« L’animateur accusé d’agressions sexuelles sur 13 mineurs parle d’« inventions » »
L’homme de 60 ans, accusé d’agressions sexuelles sur 13 enfants de maternelle à Rezé (Loire-Atlantique) entre janvier 2017 et mars 2019, a affirmé lors de son procès qu’il « ne suis pas un pédophile » et a contesté les faits qui lui sont reprochés. Vingt-deux signalements ont été adressés au procureur de la République en 2019, dont quatorze ont fait l’objet d’une instruction, et treize ont été retenus par la justice.
Un homme de 60 ans, bientôt 61, se tient lundi matin à la barre du tribunal correctionnel de Nantes, où il est accusé d’agressions sexuelles sur treize enfants de maternelle à Rezé (Loire-Atlantique) entre janvier 2017 et mars 2019. Les victimes avaient toutes moins de 5 ans et demi.
Le débat présente une ambivalence saisissante. D’un côté, un sexagénaire sûr de lui et impulsif; de l’autre, le calme digne des parents parties civiles. L’une d’elles serre la photo de sa fille, encore très jeune. Une autre reste immobile, les mains sur la bouche. Les paroles de cet ancien employé périscolaire, oscillant entre sanglots et élévation de la voix tout en interrompant régulièrement avocats et présidente, ne laissent pas l’audience indifférente.
« Je ne suis pas un pédophile », déclare le prévenu après quatre heures d’une audience tendue. Tout au long de la matinée, l’homme, peu à l’aise, qui boit de grandes quantités d’eau, conteste les accusations. « Jamais je n’ai fait quoi que ce soit à un enfant », maintient-il, bien que les accusations soient graves et similaires, évoquant des caresses sur les fesses, des « guilis » sur le clitoris et de l’exhibition.

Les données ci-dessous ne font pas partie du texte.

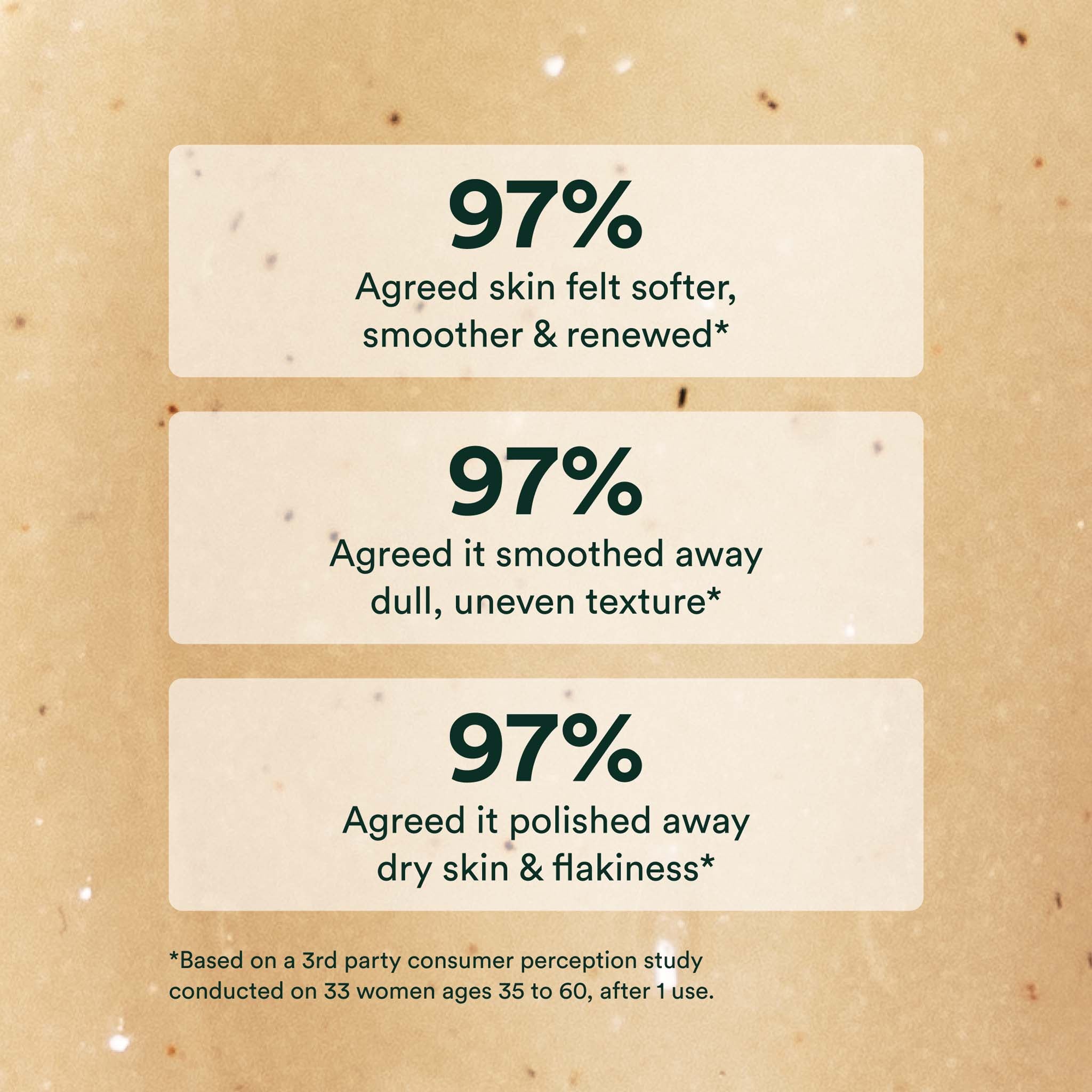 97%
Agreed skin felt softer, smoother & renewed*

97%
Agreed it smoothed away dull, uneven texture*

97%
Agreed it polished away dry skin & flakiness*

*Based on a 3rd party consumer perception study conducted on 33 women ages 35 to 60, after 1 use.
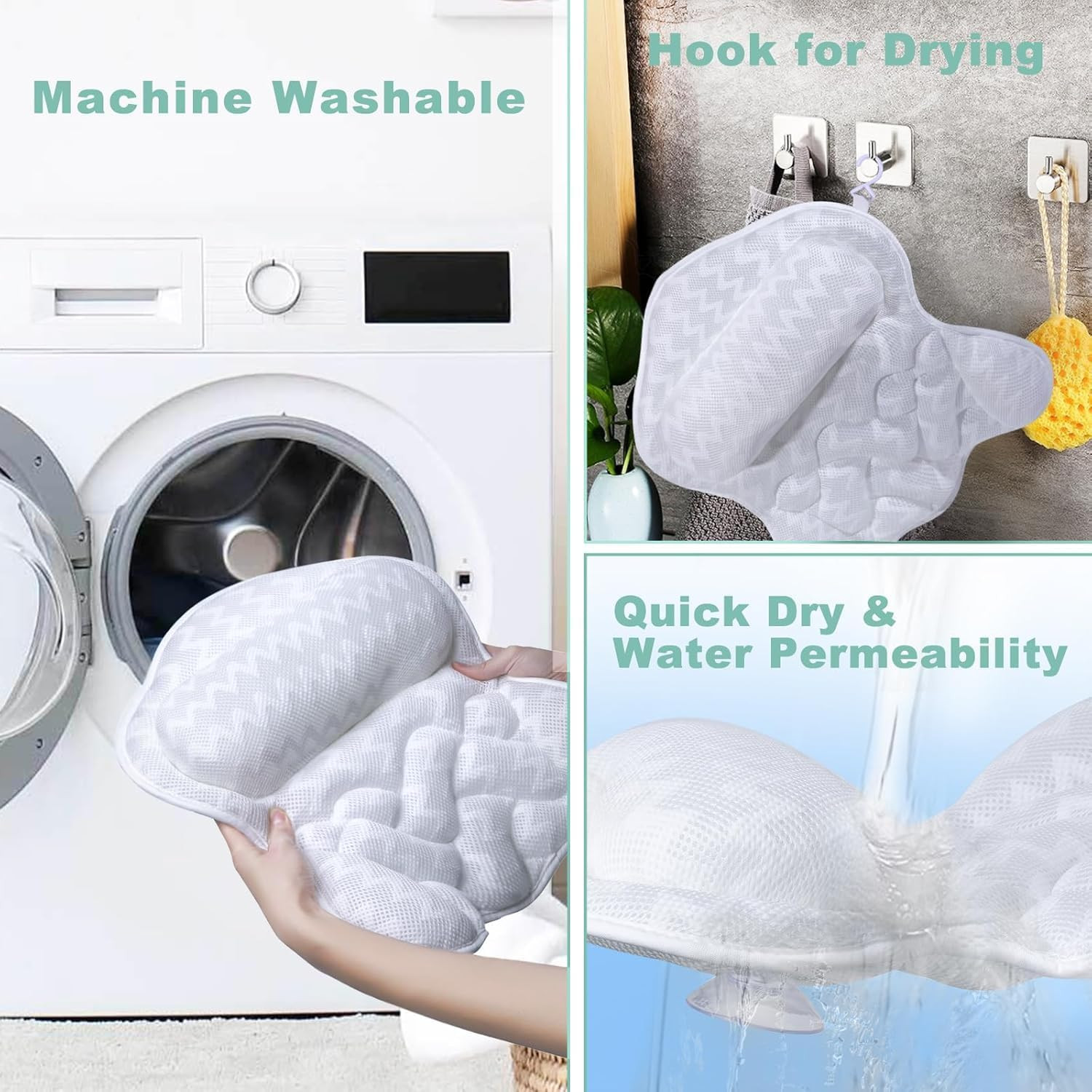 Machine Washable

Hook for Drying

Quick Dry & Water Permeability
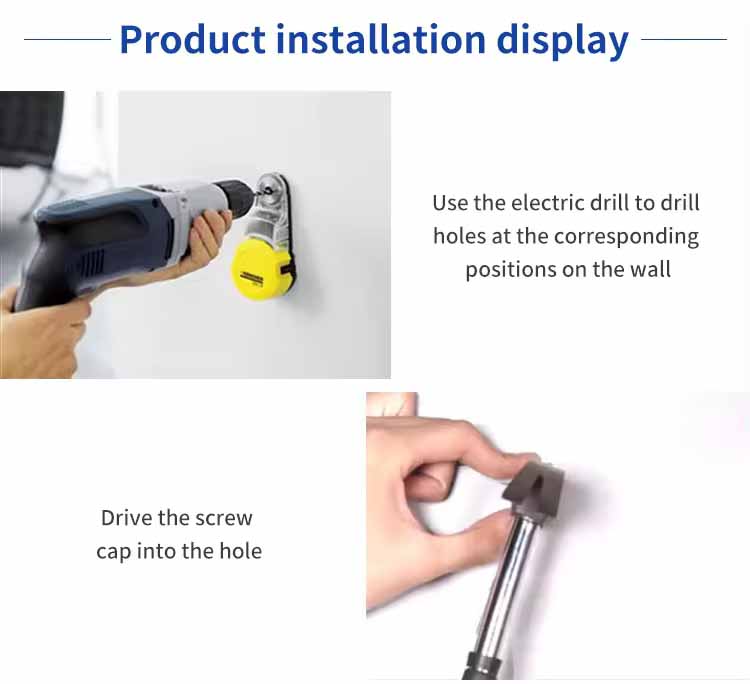 Product installation display

Use the electric drill to drill holes at the corresponding positions on the wall

Drive the screw cap into the hole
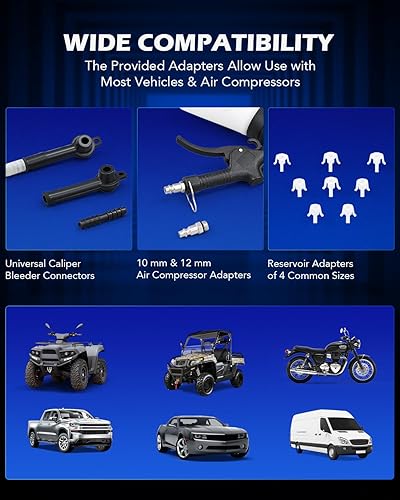 WIDE COMPATIBILITY
The Provided Adapters Allow Use with Most Vehicles & Air Compressors

Universal Caliper Bleeder Connectors

10 mm & 12 mm Air Compressor Adapters

Reservoir Adapters of 4 Common Sizes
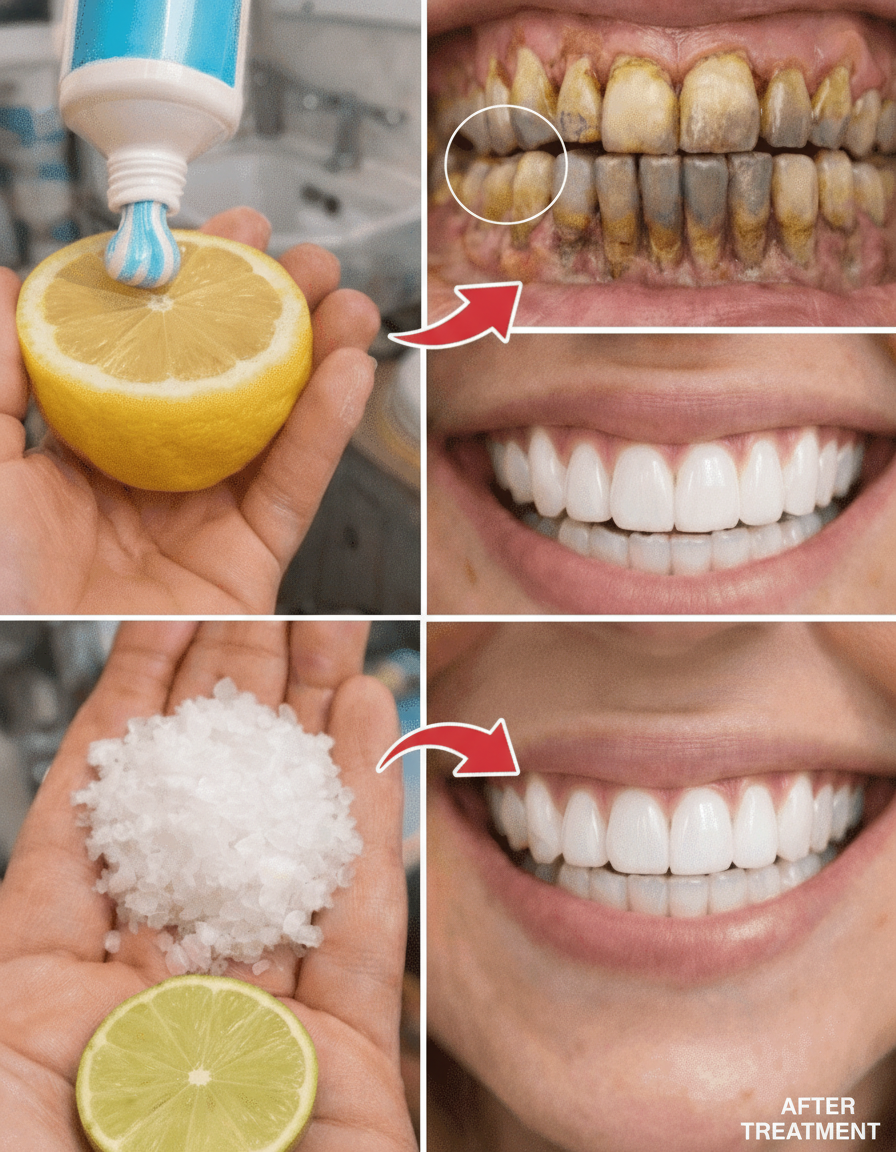 AFTER
TREATMENT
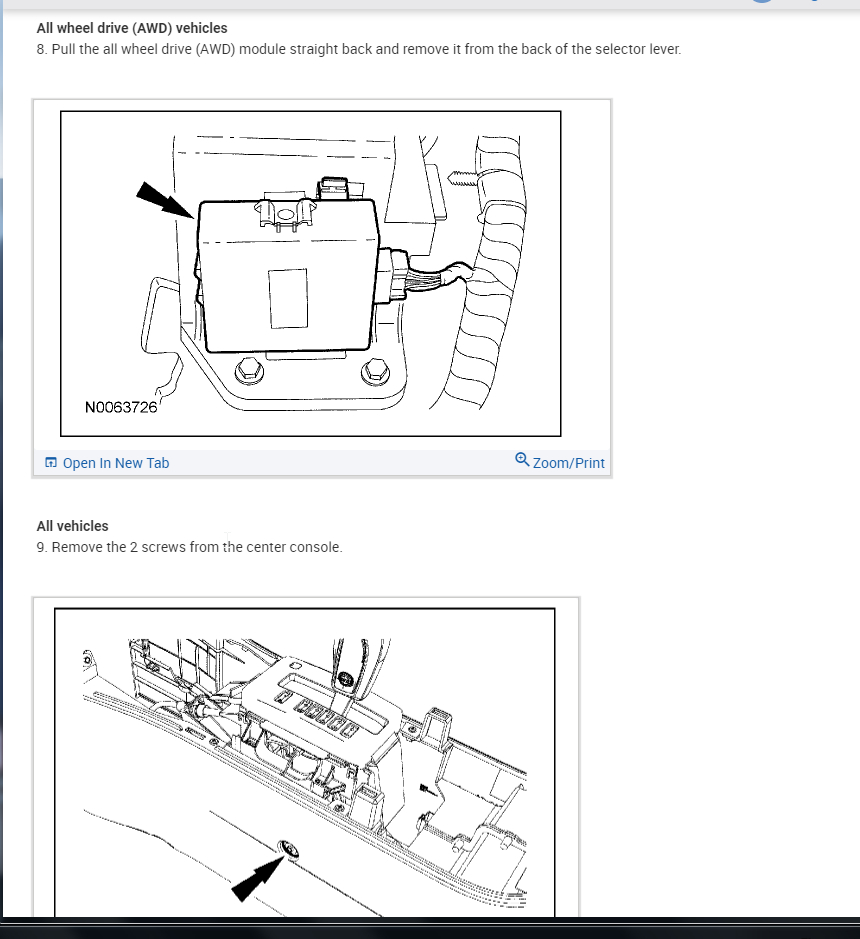 All wheel drive (AWD) vehicles
8. Pull the all wheel drive (AWD) module straight back and remove it from the back of the selector lever.

N0063726

Open In New Tab

Zoom/Print

All vehicles
9. Remove the 2 screws from the center console.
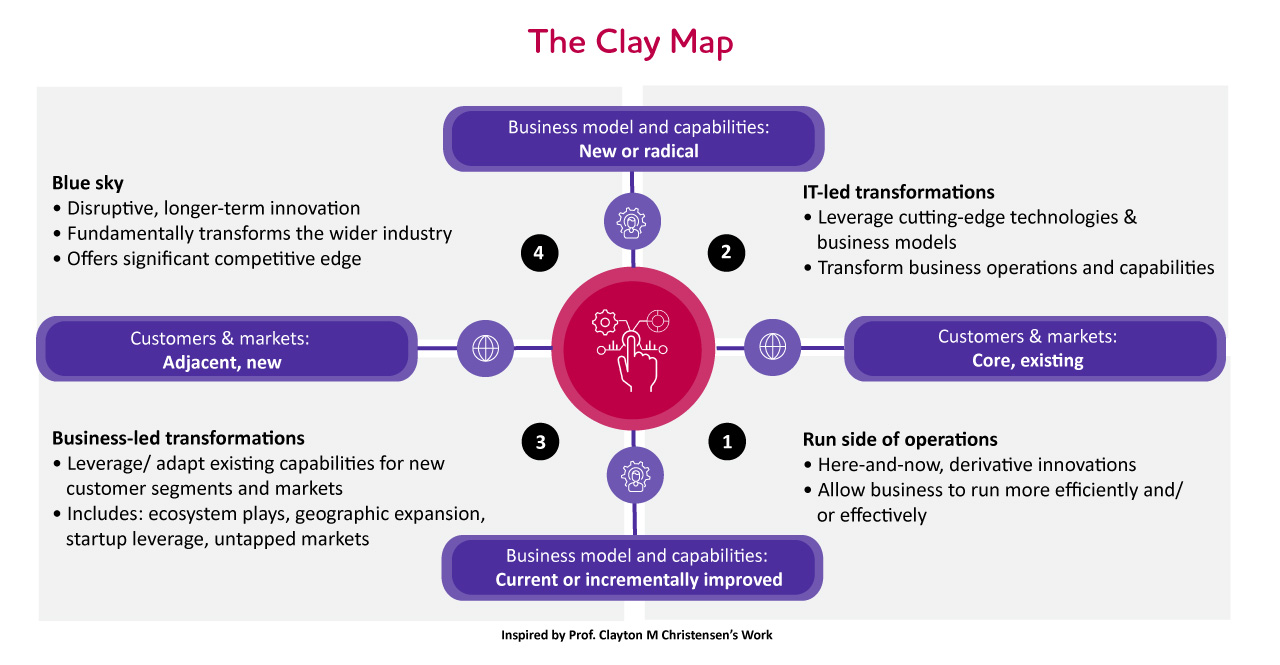 The Clay Map

Business model and capabilities:
New or radical

Blue sky
• Disruptive, longer-term innovation
• Fundamentally transforms the wider industry
• Offers significant competitive edge

4

2

IT-led transformations
• Leverage cutting-edge technologies & business models
• Transform business operations and capabilities

Customers & markets:
Adjacent, new

Customers & markets:
Core, existing

Business-led transformations
• Leverage/ adapt existing capabilities for new customer segments and markets
• Includes: ecosystem plays, geographic expansion, startup leverage, untapped markets

3

1

Run side of operations
• Here-and-now, derivative innovations
• Allow business to run more efficiently and/ or effectively

Business model and capabilities:
Current or incrementally improved

Inspired by Prof. Clayton M Christensen's Work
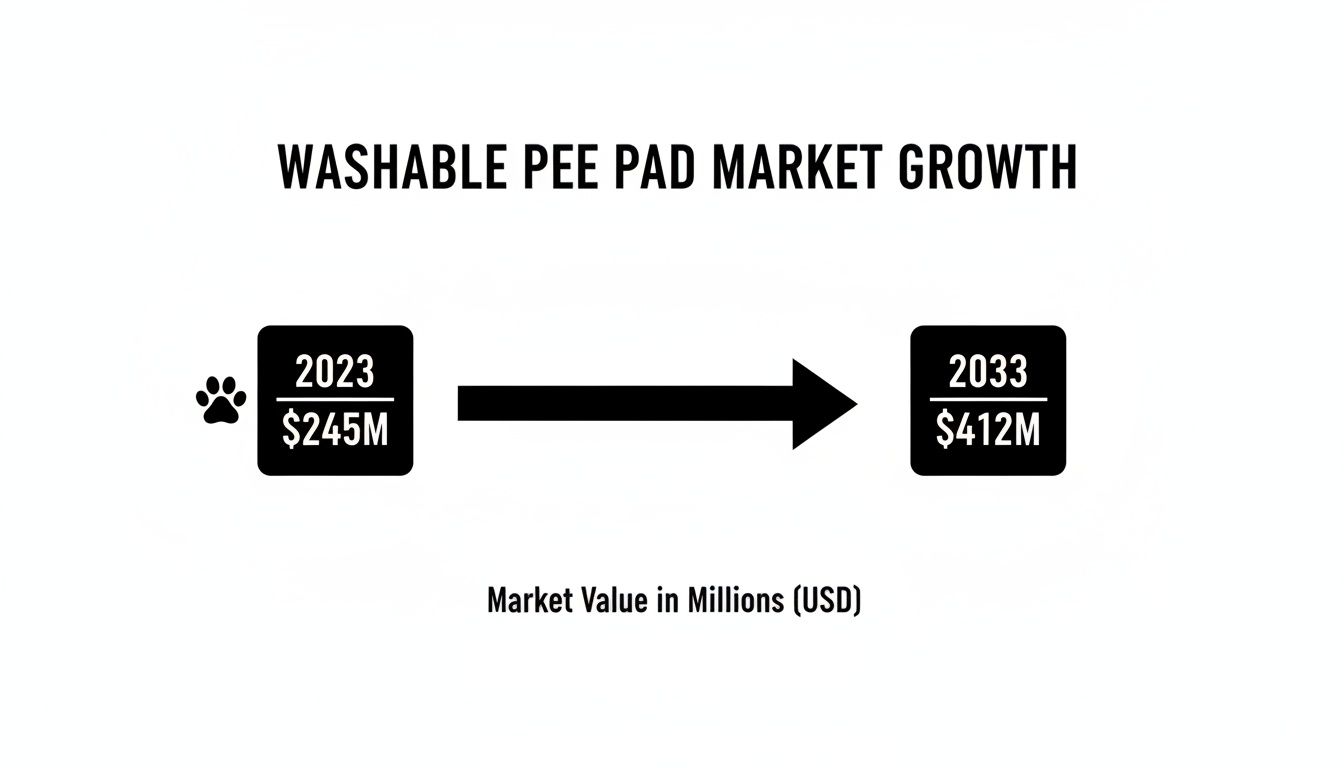 WASHABLE PEE PAD MARKET GROWTH

2023
\$245M

2033
\$412M

Market Value in Millions (USD)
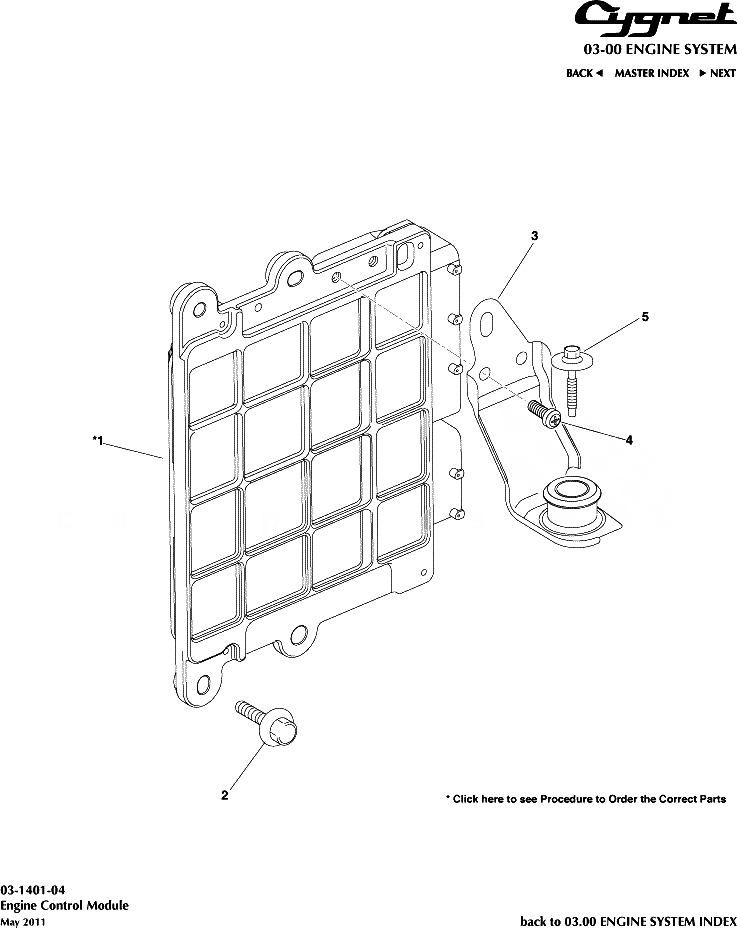 Cygnet
03-00 ENGINE SYSTEM
BACK ◄ MASTER INDEX ► NEXT

3
5
*1
4
2

* Click here to see Procedure to Order the Correct Parts

03-1401-04
Engine Control Module
May 2011

back to 03.00 ENGINE SYSTEM INDEX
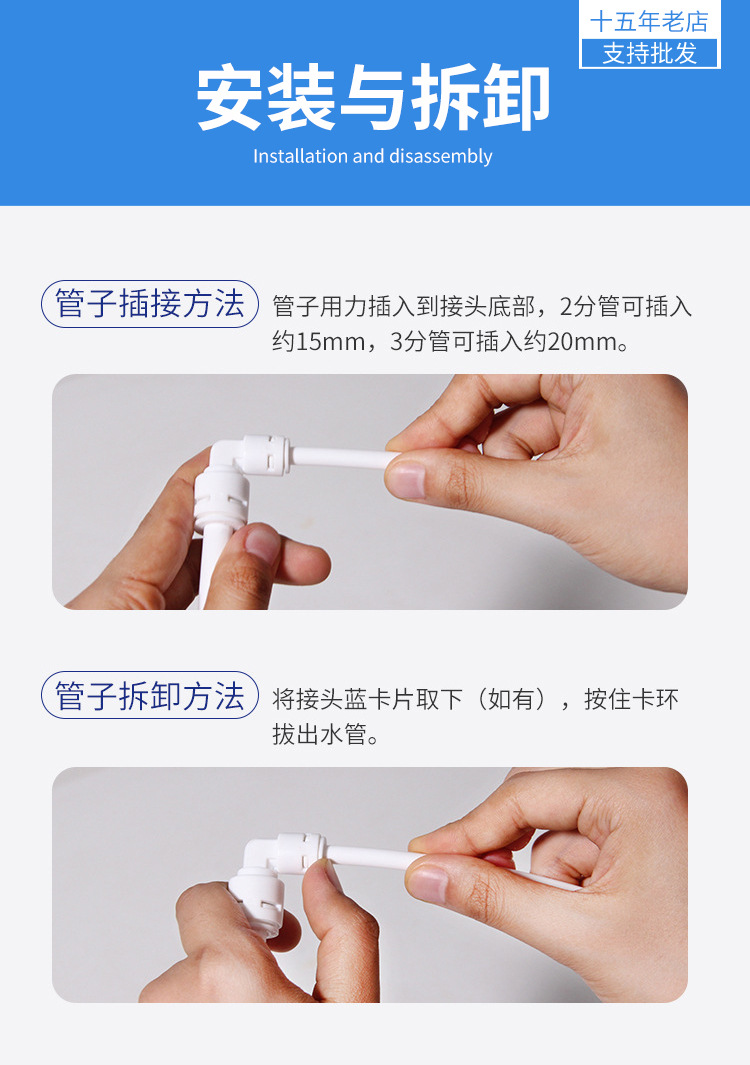 十五年老店
支持批发

安装与拆卸
Installation and disassembly

管子插接方法 管子用力插入到接头底部，2分管可插入约15mm，3分管可插入约20mm。

管子拆卸方法 将接头蓝卡片取下（如有），按住卡环拔出水管。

« Je n’en voudrais jamais à ces enfants », s’exclame-t-il, sous les regards stupéfaits des parents. « On a tous été enfant, moi-même j’ai pu inventer des choses à cet âge. » Me Grimaud, avocate représentant dix familles, souligne que chaque intervention de l’ancien animateur soulève des doutes sur les déclarations des enfants. « Ces choses qu’ils disent avoir subies, il se peut qu’elles viennent d’autres personnes », se défend le prévenu. Le procureur de la République rétorque : « Si les treize enfants ont tous été agressés par un tiers, vous n’avez vraiment pas de chance. On a le sentiment que vous êtes la victime de la procédure. »
Le prévenu se décrit comme un homme « hypersensible » en quête d’affection. Il évoque ses propres souffrances, mentionnant le décès de sa mère « au cours d’un avortement clandestin » et des problèmes de santé durant son enfance. Lorsqu’une avocate lui demande de parler de son premier amour, il reconnait avoir eu une relation à 21 ans avec une jeune fille de 14, mais insiste sur le fait qu’il n’a jamais eu de rapports sexuels avec elle.
Depuis 2013, des problèmes de dos l’empêchent d’avoir des relations sexuelles avec sa femme actuelle. Ces mêmes problèmes auraient contribué à sa réorientation professionnelle. Toutefois, la présidente questionne son choix d’accepter un poste d’animateur auprès de jeunes enfants alors que sa santé ne le permettait pas, soulignant qu’il n’avait jamais travaillé avec des mineurs auparavant.
Les expertises psychologiques semblent écarter un lien entre sexualité et manque d’affection, mais mettent en avant « une part infantile vive qui demeure encore à l’âge adulte » chez cet homme qui dit « adorer les enfants » ainsi que les adultes.
Interrogé sur sa proximité « reprochée » avec les enfants du périscolaire du Chêne-Creux, il admet avoir eu des enfants sur les genoux et les avoir touchés pour les saluer, tout en clamant que ce sont les enfants qui venaient vers lui. Sa défense maladroite suscite l’agitation dans l’audience des parents.
Dans cette affaire, vingt-deux signalements avaient été adressés au procureur de la République en 2019. Quatorze ont donné lieu à une enquête, et treize ont été retenus par la justice, impliquant neuf filles et quatre garçons. Ce mardi, les parties civiles seront entendues.